Les aéroports européens craignent le pire. BFMTV rapporte que plus de 100 passagers d'un vol Easyjet à destination de Manchester ont vu leur avion décoller sans eux. La raison : les failles du contrôle biométrique aux frontières ont entraîné plus de trois heures d’attente interminables. Après avoir retardé son décollage d’une heure, l’avion s’est envolé sans la majorité des passagers. «C’était juste horrible, très stressant», relate l'un d'eux, pour la BBC, décrivant des files d'attente compactes et des malaises dus à la chaleur.

Depuis l'automne dernier, les aéroports européens sont dotés d’un nouveau système d'entrée/sortie (EES pour Entry Exit System) qui permet un enregistrement numérique des franchissements de frontières par les coordonnées et les données biométriques des voyageurs concernés. Leurs dates d'entrée et de sortie sont également prises en compte, afin de suivre les dépassements de séjour et les refus d'entrée. Ce dispositif concerne principalement les ressortissants de pays tiers (hors UE/Schengen) voyageant dans l'espace Schengen pour un court séjour (maximum 90 jours sur 180).

Le cri d'alarme des aéroports européens

Pour autant, ce nouveau système, censé s’intégrer jusqu’en avril dans les aéroports, les gares et les ports européens, n’est pas encore au point. BFMTV explique que, depuis le 10 avril, le EES multiplie les dysfonctionnements techniques. Si la compagnie aérienne assure avoir tout fait «pour minimiser l’impact des files d’attente, en retenant les vols pour laisser du temps supplémentaire», elle indique que le problème « inacceptable » n'est pas de son fait.

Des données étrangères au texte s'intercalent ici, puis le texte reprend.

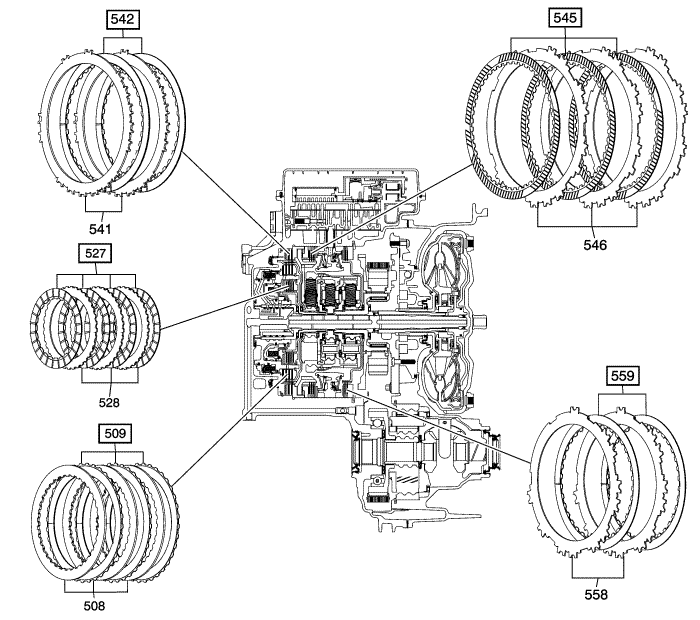 542
541
527
528
509
508
545
546
559
558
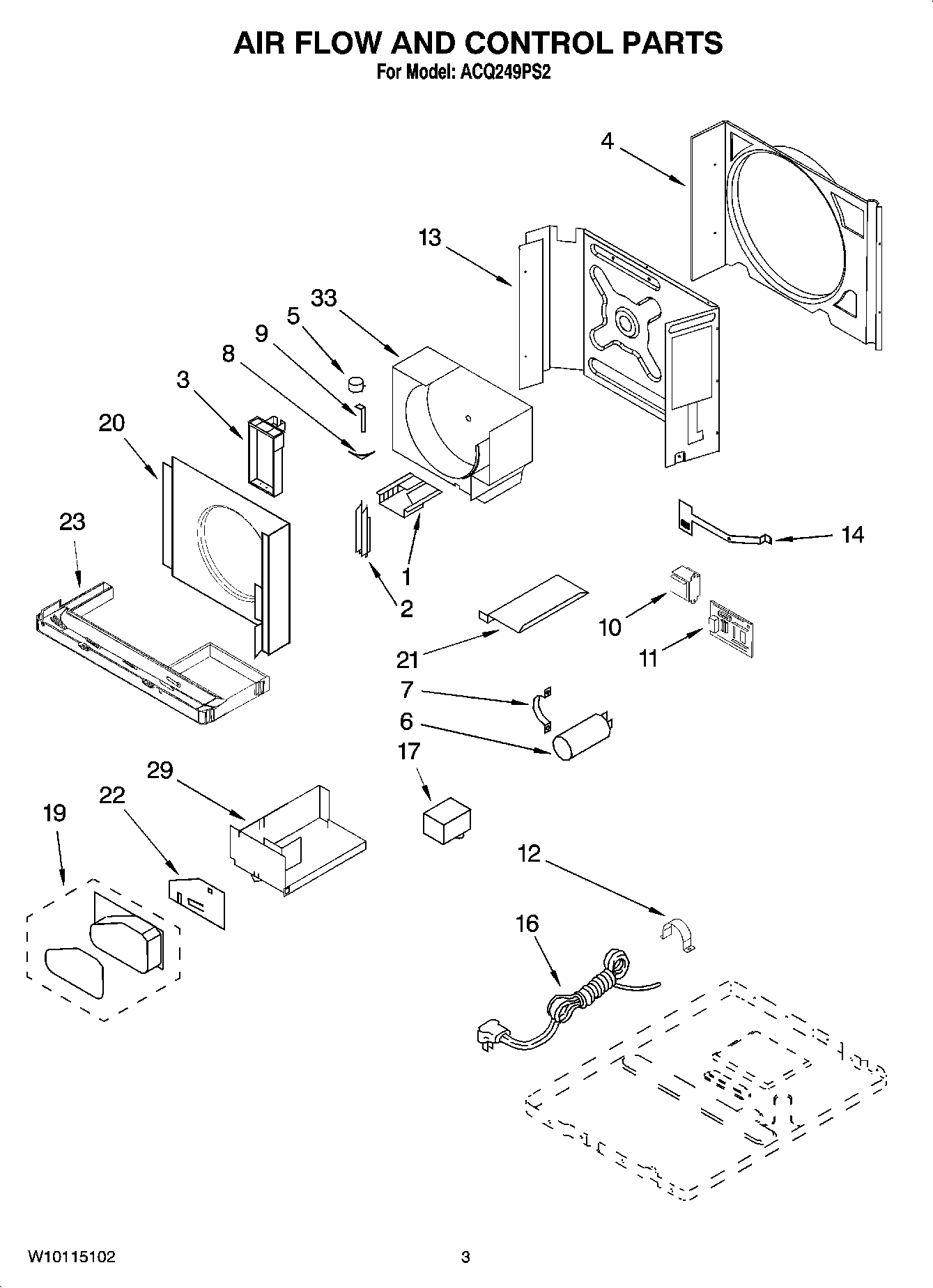 AIR FLOW AND CONTROL PARTS
For Model: ACQ249PS2

4
13
33
5
9
8
3
20
23
1
2
14
10
11
21
7
6
17
29
22
19
12
16

W10115102
3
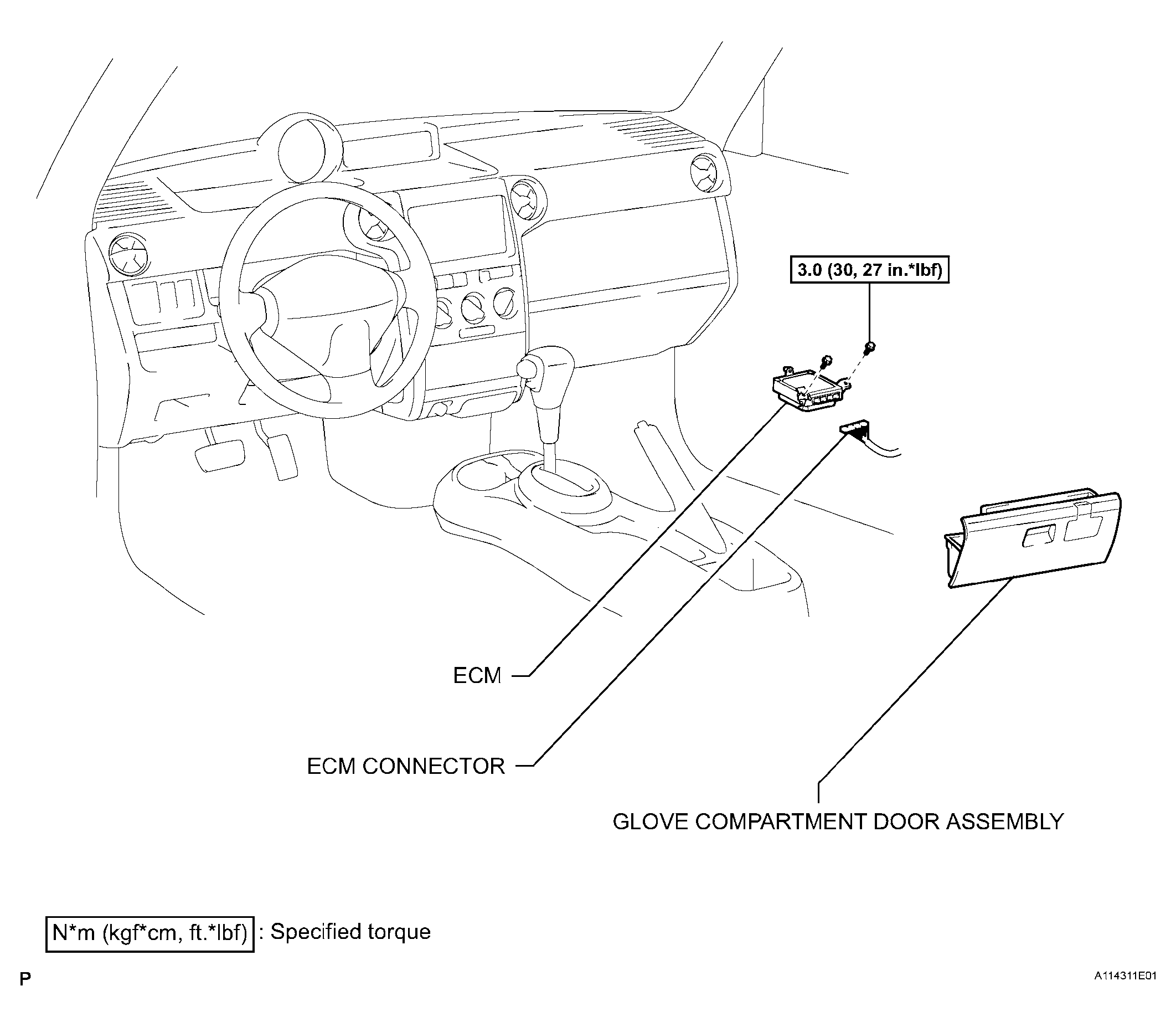 3.0 (30, 27 in.*lbf)

ECM

ECM CONNECTOR

GLOVE COMPARTMENT DOOR ASSEMBLY

N*m (kgf*cm, ft.*lbf) : Specified torque

P

A114311E01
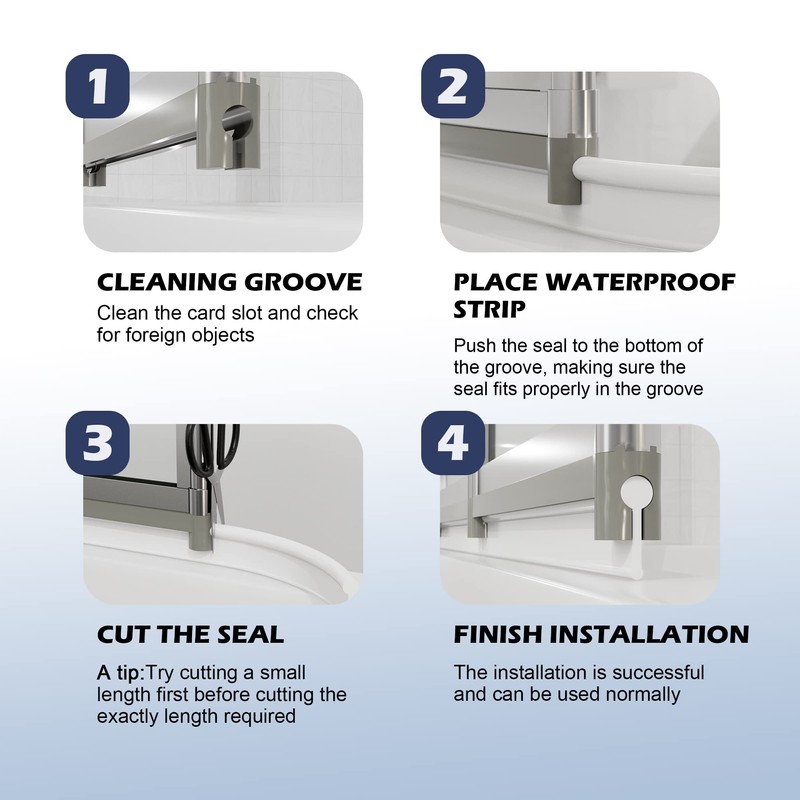 1

CLEANING GROOVE

Clean the card slot and check for foreign objects

2

PLACE WATERPROOF STRIP

Push the seal to the bottom of the groove, making sure the seal fits properly in the groove

3

CUT THE SEAL

A tip:Try cutting a small length first before cutting the exactly length required

4

FINISH INSTALLATION

The installation is successful and can be used normally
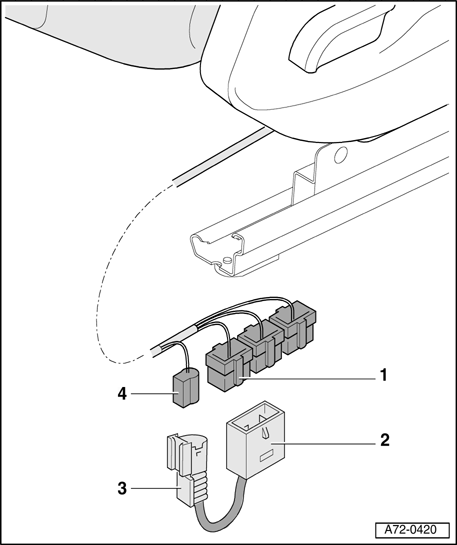 1
4
2
3
A72-0420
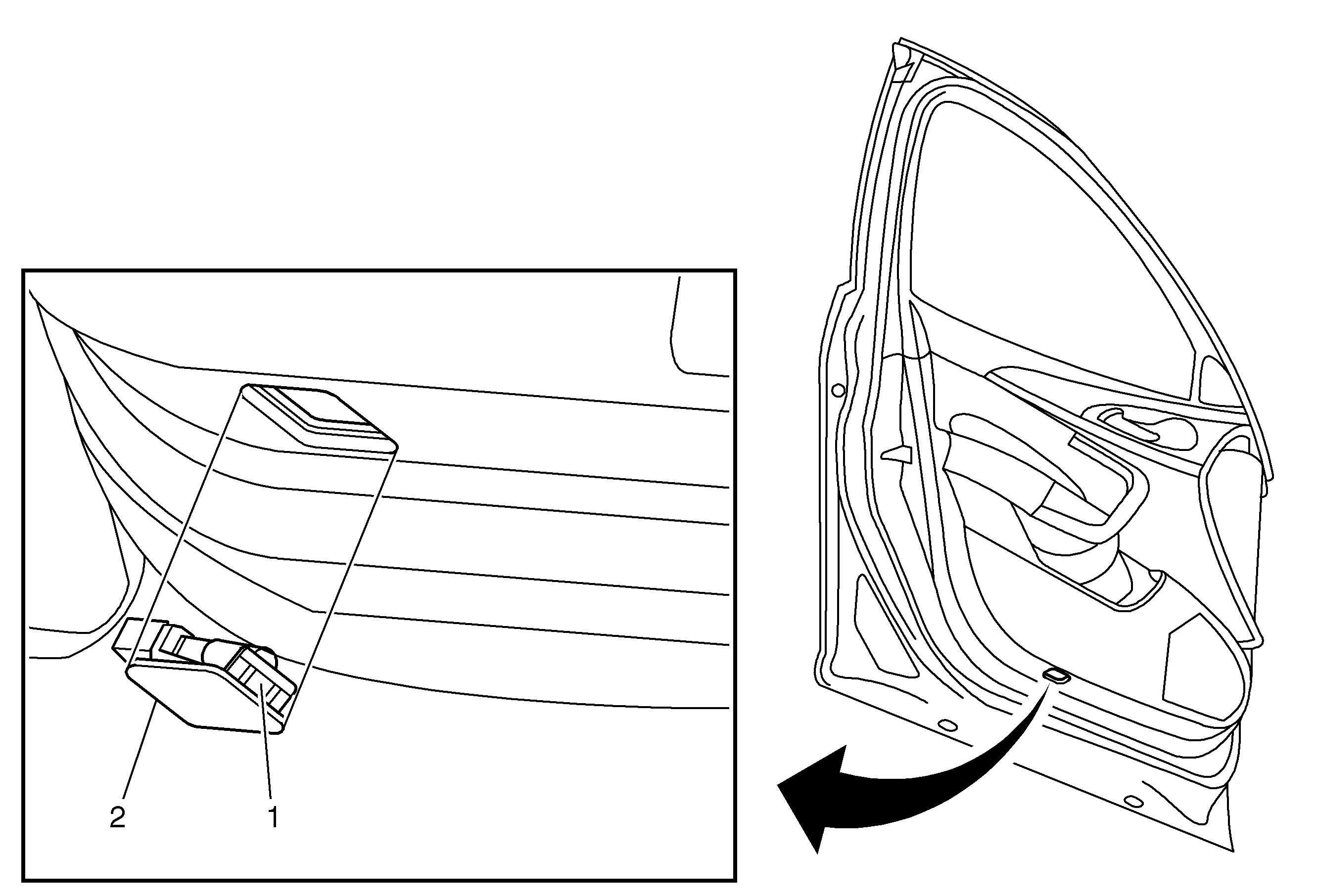 2
1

Face à ces défaillances, le secteur ne cesse d’alerter sur les risques de «graves perturbations» du trafic cet été, et réclame une «révision immédiate». «En l'absence de mesures immédiates visant à apporter une flexibilité suffisante, de graves perturbations pendant les mois de pointe estivaux sont à prévoir, avec des files d'attente pouvant atteindre 4 heures, voire davantage», affirment dans un communiqué conjoint la branche européenne du Conseil international des aéroports (ACI Europe), l'association Airlines for Europe (A4E) et l'association internationale du transport aérien (IATA).

La France pas encore prête ?

Dans un courrier transmis à Magnus Brunner, le commissaire européen aux Affaires intérieures et à la Migration, les trois organisations dénoncent «un sous-effectif chronique» des services de contrôles aux frontières et des «problèmes technologiques non résolus» en matière d'automatisation. Elles demandent ainsi, à la Commission européenne, d'autoriser les États membres de Schengen à avoir «la possibilité de suspendre partiellement ou totalement l'EES jusqu'à fin octobre 2026 . En France, la Fnam, Fédération nationale de l'aérien et de ses métiers, s’inquiète de ce système qui n’est pas «encore opérationnel sur l’ensemble du territoire français».